On 15 Jun 2014, at 03:34, Pierz wrote:
On Saturday, June 14, 2014 11:52:02 AM UTC+10, Liz R wrote:
On 13 June 2014 23:35, Russell Standish <li...@hpcoders.com.au> wrote:
On Fri, Jun 13, 2014 at 01:44:25AM -0700, Pierz wrote:
> Yes. But I have to wonder what we're doing wrong, because any
sophisticated
> piece of modern software such as a modern OS or even this humble
mailing
> list/forum software we are using is already "hugely mind-bogglingly
> incremental". It has evolved over decades of incremental improvement
> involving thousands upon thousands of workers building up layers of
> increasing abstraction from the unfriendly silicon goings-on down
below.
> And yet Siri, far from being a virtual Scarlett Johannson, is
still pretty
> much dumb as dog-shit (though she has some neat bits of crystallised
> intelligence built in. Inspired by "She" I asked her what she was
wearing,
> and she said, "I can't tell you but it doesn't come off."). Well,
I'm still
> agnostic on "comp", so I don't have to decide whether this
conspicuous
> failure represents evidence against computationalism. I do however
consider
> the bullish predictions of the likes of Deutsch (and even our own
dear
> Bruno) that we shall be uploading our brains or something by the
end of the
> century or sooner to be deluded. Deutsch wrote once (BoI?) that the
> computational power required for human intelligence is already
present in a
> modern laptop; we just haven't had the programming breakthrough
yet. I
> think that is preposterous and can hardly credit he actually
believes it.
>
It overstates the facts somewhat - a modern laptop is probably still
about 3 orders of magnitude less powerful than a human brain, but with
Moore's law, that gap will be closed in about 15 years.

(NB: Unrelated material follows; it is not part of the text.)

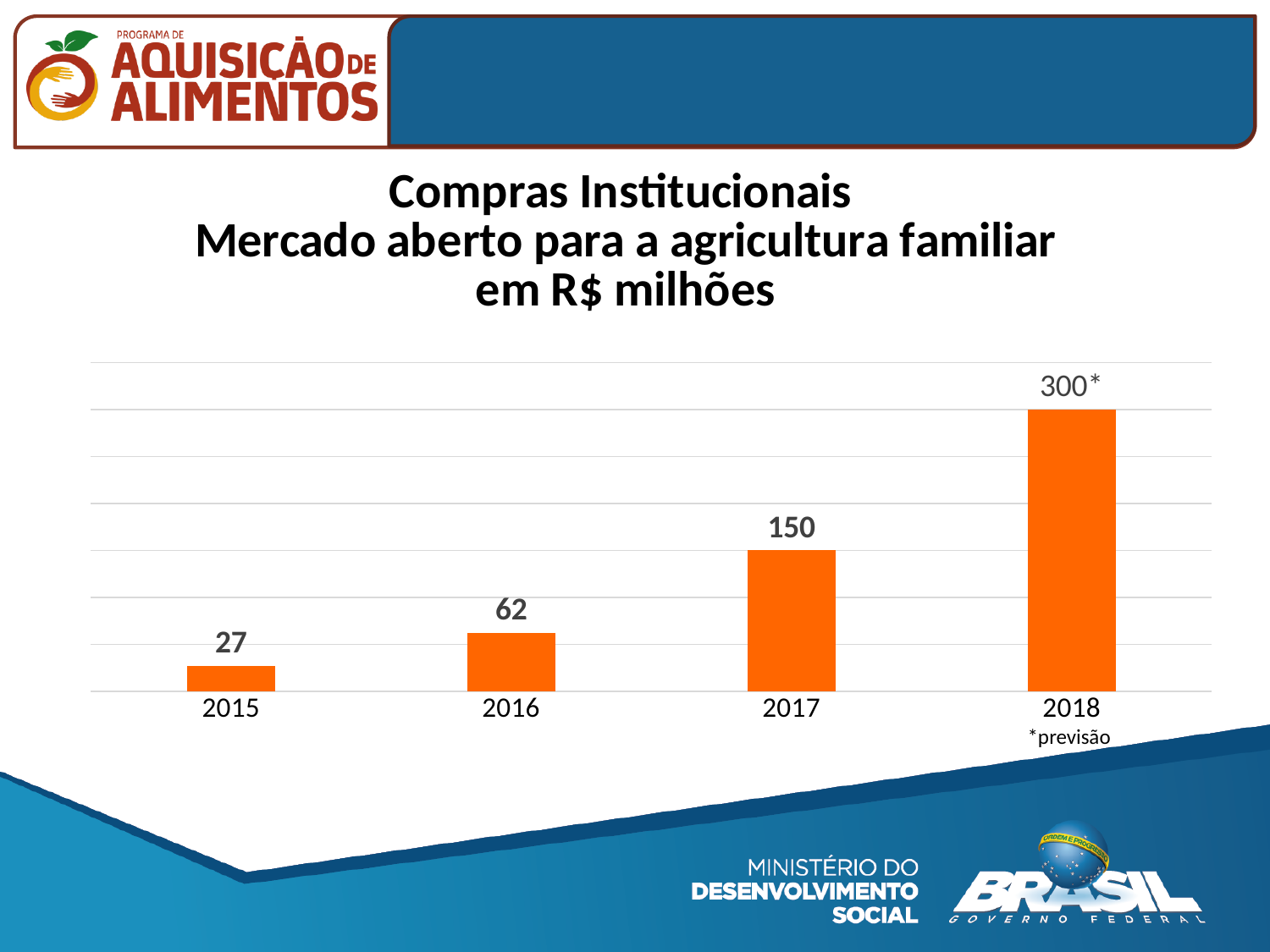
What is the value for 2015? 27 What is the difference between the values for 2017 and 2016? 88 How many years are shown on the x axis? 4 Which year has the lowest value? 2015 What is the value for 2017? 150 What does the asterisk on the 2018 value indicate, according to the note below the chart? previsão What is the value for 2016? 62 Which year has the highest value? 2018 Do the values rise or fall from 2015 to 2018? rise Which is larger, the value for 2016 or the value for 2015? 2016 What is the value labelled for 2018? 300* What kind of chart is this? bar chart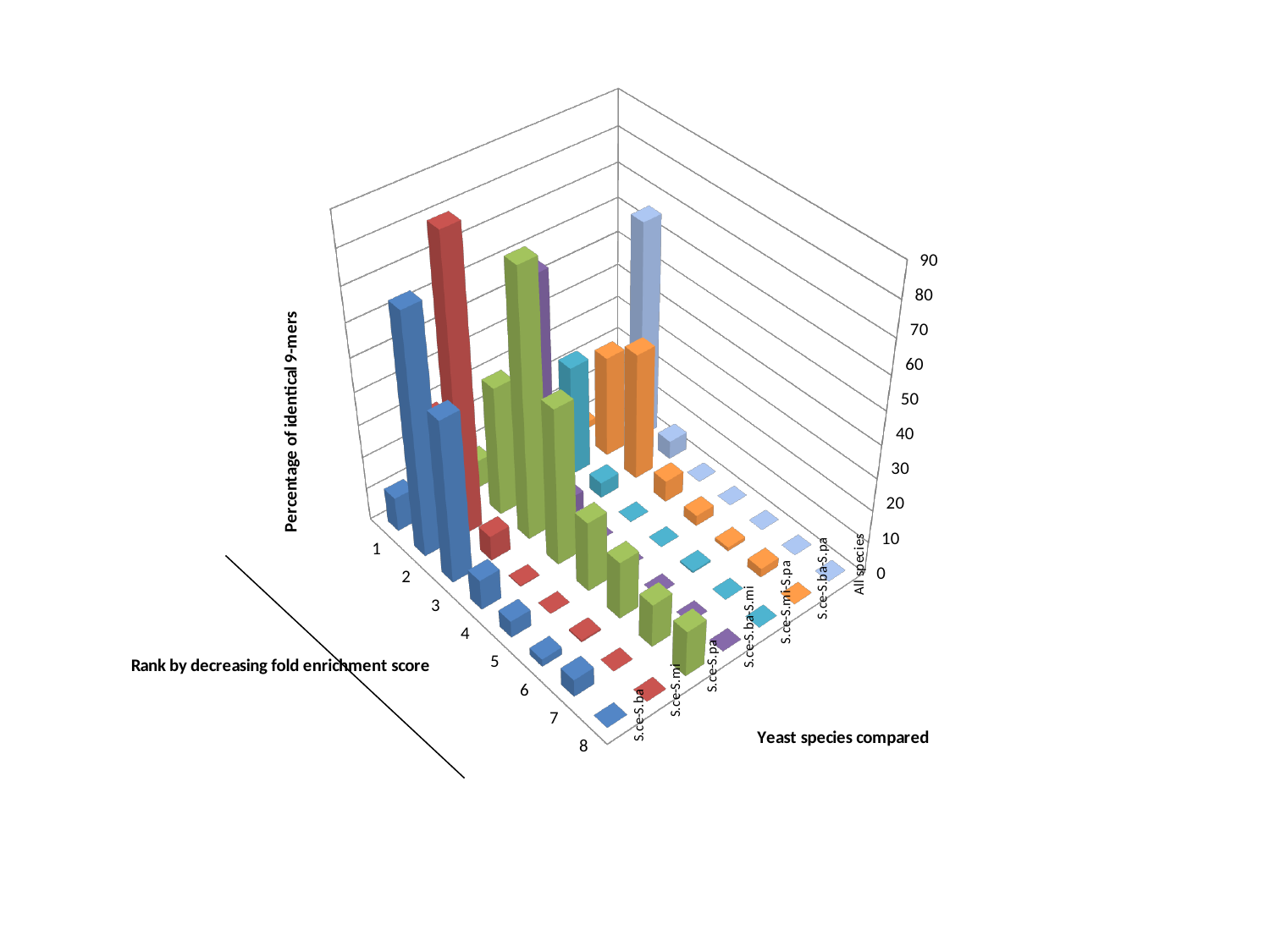
For S.ce-S.ba, is the bar at rank 1 larger or smaller than the bar at rank 8? larger Among the S.ce-S.pa bars, which rank has the tallest bar? 3 Among the S.ce-S.ba bars, which rank has the tallest bar? 2 What is the highest tick value shown on the vertical axis? 90 Is the value for S.ce-S.ba at rank 8 greater or less than 10? less What is the title of the vertical axis? Percentage of identical 9-mers How many rank categories are shown along the 'Rank by decreasing fold enrichment score' axis? 8 What kind of chart is shown on the slide? 3D bar chart How many yeast species comparisons are listed along the 'Yeast species compared' axis? 7 Among the S.ce-S.mi bars, which rank has the tallest bar? 2 For S.ce-S.mi, do the bar heights generally rise or fall as the rank increases from 1 to 8? fall Is the value for S.ce-S.mi at rank 8 greater or less than 10? less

Moore's law appears to have stopped working about 10 years ago,
going by a comparison of modern home computers with old ones. That
is, the processors haven't increased much in speed, but they have
gained more "cores", i.e. they've been parallelised, and more memory
and more storage. But the density of the components on the chips
hasn't increased by the predicted amount (or so I'm told).
No - we are hitting limits now in terms of miniaturization that are
posing serious challenges to the continuation of Moore's law. So
far, engineers have - more or less - found ways of working around
these problems, but this can't continue indefinitely. However, it's
really a subsidiary point. If we require 1000x the power of a modern
laptop, that's easily (if somewhat expensively) achieved with
parallelization, a la Google's PC farms. Of course this only helps
if we parallelize our AI algorithms, but given the massive
parallelism of the brain, this should be something we'd be doing
anyway. And yet I don't think anyone would argue that they could
achieve human-like intelligence even with all of Google's PCs roped
together. It's an article of faith that all that is required is a
programming breakthrough. I seriously doubt it. I believe that human
intelligence is fundamentally linked to qualia (consciousness), and
I've yet to be convinced that we have any understanding of that yet.
I am familiar of course with all the arguments on this subject,
including Bruno's theory about unprovable true statements etc, but
in the end I remain unconvinced. For instance I would ask how we
would torture an artificial consciousness (if we were cruel enough
to want to)? How would we induce pain or pleasure? Sure we can
"reward" a program for correctly solving a problem in some kind of
learning algorithm, but anyone who understands programming and knows
what is really going on when that occurs must surely wonder how
incrementing a register induces pleasure (or decrementing it, pain).
Anyway. Old hat I guess. My point is it comes down to a "bet", as
Bruno likes to say. An statement of faith. At least Bruno admits it
is such.
I do more than admit this. I insist it has to be logically the case
that it needs an act of faith.
That is also the reason why I insist that it is a theology. It is, at
the least, the belief in a form of (ditital) reincarnation.
As things stand, given the current state of AI, I'd bet the other way.
Comp is not so nice with AI. Theoretical AI is a nest of beautiful
results, but they are all necessarily non constructive. We cannot
program intelligence, we can only recognize it, or not. It depends in
large part of us.
In theoretical artificial intelligence, or learning theory(*), the
results can be sum up by the fact that a machine will be more
intelligent than another one if she is able to make more errors, to
change its mind more often, to work in team, to allow non falsifiable
hypothesis, etc.
Machine's intelligence look like this. Whatever theory of intelligence
you suggest, a machine will be more intelligent by not applying it.
Intelligence is a protagorean virtue too, if not the most typical. It
escapes definitions.
Bruno
(*) The work of Putnam, Blum, Gold, Case and Smith, Oherson, Stob,
Weinstein.
However, it is also true that having a 1000-fold more powerful
computer does not get you human intelligence, so the programming
breakthrough is still required.
Yes, you have to know how people do it.
Quote from ... someone: "If the brain were so simple we could
understand it, we'd be so simple we couldn't."